Dataset entries>
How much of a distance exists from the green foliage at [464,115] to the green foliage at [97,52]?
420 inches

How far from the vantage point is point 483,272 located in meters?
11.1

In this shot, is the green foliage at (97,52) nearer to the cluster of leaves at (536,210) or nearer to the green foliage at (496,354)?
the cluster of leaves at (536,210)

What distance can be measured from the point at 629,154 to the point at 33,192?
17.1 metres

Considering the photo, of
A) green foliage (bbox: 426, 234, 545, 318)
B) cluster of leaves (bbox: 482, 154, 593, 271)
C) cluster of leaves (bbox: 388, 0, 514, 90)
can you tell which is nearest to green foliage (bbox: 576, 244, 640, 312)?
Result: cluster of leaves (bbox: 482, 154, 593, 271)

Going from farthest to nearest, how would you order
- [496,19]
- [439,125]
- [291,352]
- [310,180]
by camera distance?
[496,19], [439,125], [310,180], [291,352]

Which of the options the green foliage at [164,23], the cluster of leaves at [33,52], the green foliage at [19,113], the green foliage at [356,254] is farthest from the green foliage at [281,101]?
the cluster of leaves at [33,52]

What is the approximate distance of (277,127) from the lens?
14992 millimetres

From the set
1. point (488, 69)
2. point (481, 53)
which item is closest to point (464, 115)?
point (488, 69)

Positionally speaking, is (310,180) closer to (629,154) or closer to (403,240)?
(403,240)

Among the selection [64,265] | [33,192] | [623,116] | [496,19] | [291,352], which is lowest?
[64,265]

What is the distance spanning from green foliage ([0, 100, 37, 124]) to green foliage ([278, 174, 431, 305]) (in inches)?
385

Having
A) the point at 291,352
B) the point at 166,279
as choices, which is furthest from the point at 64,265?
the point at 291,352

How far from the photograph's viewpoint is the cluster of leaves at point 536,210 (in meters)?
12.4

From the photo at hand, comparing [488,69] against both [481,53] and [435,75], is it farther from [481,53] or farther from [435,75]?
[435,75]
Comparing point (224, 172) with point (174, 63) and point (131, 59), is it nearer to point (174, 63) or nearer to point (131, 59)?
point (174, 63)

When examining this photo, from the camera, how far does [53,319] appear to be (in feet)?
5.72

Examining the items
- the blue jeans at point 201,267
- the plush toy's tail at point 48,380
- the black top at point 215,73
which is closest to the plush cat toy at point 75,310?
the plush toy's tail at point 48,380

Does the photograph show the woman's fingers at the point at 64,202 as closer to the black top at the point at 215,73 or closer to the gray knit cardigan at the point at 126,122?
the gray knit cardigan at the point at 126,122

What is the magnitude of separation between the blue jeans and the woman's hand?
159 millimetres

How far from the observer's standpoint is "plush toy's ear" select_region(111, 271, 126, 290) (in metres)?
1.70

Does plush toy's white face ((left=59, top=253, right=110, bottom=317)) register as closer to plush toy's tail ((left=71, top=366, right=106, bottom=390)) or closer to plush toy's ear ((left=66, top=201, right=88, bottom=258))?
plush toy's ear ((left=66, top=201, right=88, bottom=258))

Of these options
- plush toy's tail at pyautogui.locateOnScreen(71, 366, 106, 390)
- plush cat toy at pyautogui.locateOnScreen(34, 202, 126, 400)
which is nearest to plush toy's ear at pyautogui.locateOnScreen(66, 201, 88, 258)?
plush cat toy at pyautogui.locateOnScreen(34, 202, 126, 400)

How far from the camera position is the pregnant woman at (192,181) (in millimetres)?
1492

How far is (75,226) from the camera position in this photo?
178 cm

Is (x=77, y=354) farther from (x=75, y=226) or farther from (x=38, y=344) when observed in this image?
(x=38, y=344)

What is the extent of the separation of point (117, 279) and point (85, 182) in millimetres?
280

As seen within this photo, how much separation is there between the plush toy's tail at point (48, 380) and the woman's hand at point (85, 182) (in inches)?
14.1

Task instructions> Could you repeat the material from the line with "What distance can" to the line with "Result: cluster of", swapping "green foliage" for "leafy shrub" and leaving everything else unchanged?

The solution>
What distance can be measured from the point at 629,154 to the point at 33,192?
17.1 metres

Considering the photo, of
A) leafy shrub (bbox: 426, 234, 545, 318)
B) cluster of leaves (bbox: 482, 154, 593, 271)
C) cluster of leaves (bbox: 388, 0, 514, 90)
can you tell which is nearest to leafy shrub (bbox: 576, 244, 640, 312)?
Result: cluster of leaves (bbox: 482, 154, 593, 271)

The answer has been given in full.